++++ Metin Bölümü
25'in Öncesi ve Sonrası

İlham denizinden dilime düşen ilk cümle bu oldu, "İçimdeki karanlığın rengini öğrenmiştim. Ama bu bambaşka bir ton." Gerisi de şöyle geldi. Büyümek, büyümek zorunda olmak böyle birşey mi? Keşfedilmiş bir karanlıktan keşfedilmemiş bir başka karanlığa seyrüsefer eylemek. Hayır! Bu kadar basit olamaz, olmamalı. Büyüdükçe birşeyler ölür insanın içinde ve sen bazen buna dayanamazsın. Adını koyamadığın bir yumru gelir oturur boğazına. Yumuşat yumuşatabilirsen. Ağlasan biraz rahatlarsın ama ne fayda. Düpedüz büyümek bu, bir daha eskiye dönememek, ölmesi içinden birilerinin, kayıp eski karanlıklara karışması, bir daha dönemeyecek olduğunu kati surette bilmem, ağlamanın faydasızlığı, ölüme bir saniye daha yaklaşman, sorumluluklar, kaçamayış, zorluklar, mücadele, hissizlik, uykular, büyümek... Ve hepsi. İşte bu büyümek. 

Tam sekiz basit dakika sonra resmen 25 yaşımı dolduruyorum. Bu sekiz dakikaya 25 yılın özetini nasıl sığdırıp onlarla vedalaşabilirim? Çeyrek yüzyıl, 25 kış ve yaz, 25 kez büyümek, 25 kez eskiyle vedalaşıp... Belki de yaptığım yanlış. Duygusal ve tutucu davranarak geleceğimi ve yeni yaşımı istemeden de olsa ipotek altında karşılıyorum. Belki biraz ümitvar olsam? Ne farkeder altı dakika kaldı işte, ben bunları yazarken iki dakika daha büyüdüm. Değişen bir şey de olmadı işte. Öylece kayıp gittiler zaman tünelinden, geri dönmemek üzere. Ne boyum uzadı ne de bir mucize gerçekleşti.
++++++++
▶ [Alıştırma Yönergeleri]:
a – 25 yaş üzerine metne göre şu soruları yanıtlayın:
(i) İlham denizinden dile düşen ilk cümle nedir?
(ii) Anlatıcı kaç dakika sonra 25 yaşını dolduracaktır?
(iii) Metne göre insan büyüdükçe içinde ne olur?
b – 25 yaş üzerine metinden "25'in Öncesi ve" ile başlayıp "İşte bu büyümek." ile biten kısmı hiç değiştirmeden çıkarın.
c – 25 yaş üzerine metinde "Tam sekiz basit dakika sonra" diye başlayan paragrafı, ana bilgilerini koruyarak madde madde yeniden yazın.
++++ Veri Kümesi İçeriği
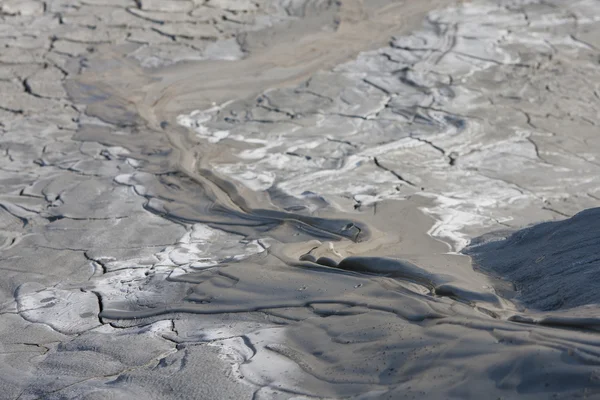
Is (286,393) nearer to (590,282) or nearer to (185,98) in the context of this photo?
(590,282)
++++++++
▶ [Alıştırma Sonuçları]:
a –
(i) "İçimdeki karanlığın rengini öğrenmiştim. Ama bu bambaşka bir ton."
(ii) Sekiz dakika sonra.
(iii) İçinde birşeyler ölür.

b –
25'in Öncesi ve Sonrası

İlham denizinden dilime düşen ilk cümle bu oldu, "İçimdeki karanlığın rengini öğrenmiştim. Ama bu bambaşka bir ton." Gerisi de şöyle geldi. Büyümek, büyümek zorunda olmak böyle birşey mi? Keşfedilmiş bir karanlıktan keşfedilmemiş bir başka karanlığa seyrüsefer eylemek. Hayır! Bu kadar basit olamaz, olmamalı. Büyüdükçe birşeyler ölür insanın içinde ve sen bazen buna dayanamazsın. Adını koyamadığın bir yumru gelir oturur boğazına. Yumuşat yumuşatabilirsen. Ağlasan biraz rahatlarsın ama ne fayda. Düpedüz büyümek bu, bir daha eskiye dönememek, ölmesi içinden birilerinin, kayıp eski karanlıklara karışması, bir daha dönemeyecek olduğunu kati surette bilmem, ağlamanın faydasızlığı, ölüme bir saniye daha yaklaşman, sorumluluklar, kaçamayış, zorluklar, mücadele, hissizlik, uykular, büyümek... Ve hepsi. İşte bu büyümek.

c –
- Anlatıcı sekiz dakika sonra 25 yaşını dolduracaktır.
- 25 yılın özetini bu sekiz dakikaya nasıl sığdırıp onlarla vedalaşabileceğini sorar.
- Duygusal ve tutucu davranarak geleceğini ve yeni yaşını istemeden de olsa ipotek altında karşıladığını düşünür ve biraz ümitvar olmayı tartar.
- Bunları yazarken iki dakika geçer ve altı dakika kalır.
- Hiçbir şey değişmez. Ne boyu uzar ne de bir mucize gerçekleşir.